Can you convert the entries between the lines holding "How far from (208,480)" and "22830 millimetres", inclusive, into a two-column CSV with the headers entry_text and answer? Give one row per entry, with each value in a single quoted field and any line breaks replaced by spaces.

======== Source data

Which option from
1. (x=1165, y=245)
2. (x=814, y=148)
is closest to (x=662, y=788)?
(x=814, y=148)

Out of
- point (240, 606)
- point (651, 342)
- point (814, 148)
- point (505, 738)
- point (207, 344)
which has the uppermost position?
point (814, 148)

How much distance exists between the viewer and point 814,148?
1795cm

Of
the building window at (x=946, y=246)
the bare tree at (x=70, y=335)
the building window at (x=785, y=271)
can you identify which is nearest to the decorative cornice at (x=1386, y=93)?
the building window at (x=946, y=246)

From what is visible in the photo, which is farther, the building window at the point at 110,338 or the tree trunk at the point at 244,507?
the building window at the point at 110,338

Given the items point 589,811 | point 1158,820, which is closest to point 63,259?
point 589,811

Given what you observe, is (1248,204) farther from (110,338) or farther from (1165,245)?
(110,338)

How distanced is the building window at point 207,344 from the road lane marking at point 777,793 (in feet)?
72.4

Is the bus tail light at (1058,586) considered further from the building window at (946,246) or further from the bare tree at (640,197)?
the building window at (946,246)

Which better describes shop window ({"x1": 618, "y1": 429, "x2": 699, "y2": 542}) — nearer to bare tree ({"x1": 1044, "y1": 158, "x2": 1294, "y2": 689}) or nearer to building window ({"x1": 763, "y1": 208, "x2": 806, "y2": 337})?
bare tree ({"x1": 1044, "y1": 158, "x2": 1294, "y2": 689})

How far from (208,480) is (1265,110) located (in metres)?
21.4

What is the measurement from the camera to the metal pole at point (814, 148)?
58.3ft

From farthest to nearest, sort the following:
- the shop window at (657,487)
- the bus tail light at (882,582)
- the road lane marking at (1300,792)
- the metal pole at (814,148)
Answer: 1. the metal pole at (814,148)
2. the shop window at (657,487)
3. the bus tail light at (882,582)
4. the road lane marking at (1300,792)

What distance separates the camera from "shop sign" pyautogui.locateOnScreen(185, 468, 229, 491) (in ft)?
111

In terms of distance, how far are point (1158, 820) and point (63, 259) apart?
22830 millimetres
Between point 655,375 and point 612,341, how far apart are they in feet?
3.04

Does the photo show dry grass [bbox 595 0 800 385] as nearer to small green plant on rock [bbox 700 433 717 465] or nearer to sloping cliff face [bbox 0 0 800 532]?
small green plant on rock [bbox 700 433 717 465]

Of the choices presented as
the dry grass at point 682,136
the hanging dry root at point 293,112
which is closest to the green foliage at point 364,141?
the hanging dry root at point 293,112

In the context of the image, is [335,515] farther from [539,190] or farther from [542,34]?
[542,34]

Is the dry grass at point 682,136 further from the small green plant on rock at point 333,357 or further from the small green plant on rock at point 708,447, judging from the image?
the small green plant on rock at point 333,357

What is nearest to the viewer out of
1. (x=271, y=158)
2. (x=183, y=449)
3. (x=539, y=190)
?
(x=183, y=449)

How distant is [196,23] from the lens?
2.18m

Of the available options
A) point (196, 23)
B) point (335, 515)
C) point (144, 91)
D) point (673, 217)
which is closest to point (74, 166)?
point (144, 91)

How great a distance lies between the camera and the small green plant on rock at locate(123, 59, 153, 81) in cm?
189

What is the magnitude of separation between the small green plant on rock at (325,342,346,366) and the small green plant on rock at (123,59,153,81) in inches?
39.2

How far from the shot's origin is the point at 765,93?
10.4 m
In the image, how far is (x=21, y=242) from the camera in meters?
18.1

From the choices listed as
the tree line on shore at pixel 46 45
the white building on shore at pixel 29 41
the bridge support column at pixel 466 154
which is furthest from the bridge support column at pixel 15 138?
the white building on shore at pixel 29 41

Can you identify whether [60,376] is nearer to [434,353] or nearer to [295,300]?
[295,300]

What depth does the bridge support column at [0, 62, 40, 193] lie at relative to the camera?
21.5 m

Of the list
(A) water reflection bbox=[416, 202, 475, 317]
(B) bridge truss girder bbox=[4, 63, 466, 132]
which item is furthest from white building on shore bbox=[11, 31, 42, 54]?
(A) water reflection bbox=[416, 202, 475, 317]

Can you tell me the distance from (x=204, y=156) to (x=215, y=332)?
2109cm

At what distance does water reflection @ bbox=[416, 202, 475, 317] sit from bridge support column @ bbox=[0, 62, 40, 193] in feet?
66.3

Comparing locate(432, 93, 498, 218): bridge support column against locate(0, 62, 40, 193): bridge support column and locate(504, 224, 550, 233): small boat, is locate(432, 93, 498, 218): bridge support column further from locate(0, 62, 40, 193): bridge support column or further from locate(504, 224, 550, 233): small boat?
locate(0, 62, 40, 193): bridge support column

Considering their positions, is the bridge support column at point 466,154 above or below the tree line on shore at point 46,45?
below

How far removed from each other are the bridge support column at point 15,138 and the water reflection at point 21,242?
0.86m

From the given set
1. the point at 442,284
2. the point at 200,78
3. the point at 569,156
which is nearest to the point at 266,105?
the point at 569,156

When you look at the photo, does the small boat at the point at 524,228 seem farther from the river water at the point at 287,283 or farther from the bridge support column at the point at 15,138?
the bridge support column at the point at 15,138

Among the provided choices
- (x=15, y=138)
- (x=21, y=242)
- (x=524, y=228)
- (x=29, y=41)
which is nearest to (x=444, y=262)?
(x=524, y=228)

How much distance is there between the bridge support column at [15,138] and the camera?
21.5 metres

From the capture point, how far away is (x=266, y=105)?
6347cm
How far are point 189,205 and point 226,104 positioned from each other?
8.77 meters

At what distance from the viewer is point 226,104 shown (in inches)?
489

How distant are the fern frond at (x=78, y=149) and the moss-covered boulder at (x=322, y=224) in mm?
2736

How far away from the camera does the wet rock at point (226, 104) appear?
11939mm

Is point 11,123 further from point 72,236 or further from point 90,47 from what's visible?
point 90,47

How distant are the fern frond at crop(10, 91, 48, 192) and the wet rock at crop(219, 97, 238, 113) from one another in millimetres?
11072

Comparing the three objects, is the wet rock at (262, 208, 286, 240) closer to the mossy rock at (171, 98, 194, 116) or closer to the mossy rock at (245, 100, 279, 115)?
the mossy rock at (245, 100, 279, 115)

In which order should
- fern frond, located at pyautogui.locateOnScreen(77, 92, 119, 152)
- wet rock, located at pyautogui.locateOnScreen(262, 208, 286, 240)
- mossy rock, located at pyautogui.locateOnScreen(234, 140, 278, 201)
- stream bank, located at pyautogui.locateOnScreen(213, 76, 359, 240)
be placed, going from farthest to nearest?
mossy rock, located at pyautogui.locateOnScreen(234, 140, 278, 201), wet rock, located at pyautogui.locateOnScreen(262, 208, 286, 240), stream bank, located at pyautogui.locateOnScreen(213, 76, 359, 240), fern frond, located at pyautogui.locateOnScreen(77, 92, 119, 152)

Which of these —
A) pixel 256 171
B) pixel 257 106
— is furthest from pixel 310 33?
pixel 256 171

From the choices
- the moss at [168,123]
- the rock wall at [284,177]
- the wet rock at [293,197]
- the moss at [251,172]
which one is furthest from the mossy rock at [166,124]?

================

■ **Answer to the task**
entry_text,answer
"How far from (208,480) is (1265,110) located (in metres)?","21.4"
"What is the measurement from the camera to the metal pole at point (814, 148)?","58.3ft"
"From farthest to nearest, sort the following: - the shop window at (657,487) - the bus tail light at (882,582) - the road lane marking at (1300,792) - the metal pole at (814,148) Answer:","1. the metal pole at (814,148) 2. the shop window at (657,487) 3. the bus tail light at (882,582) 4. the road lane marking at (1300,792)"
"What distance separates the camera from ""shop sign"" pyautogui.locateOnScreen(185, 468, 229, 491) (in ft)?","111"
"In terms of distance, how far are point (1158, 820) and point (63, 259) apart?","22830 millimetres"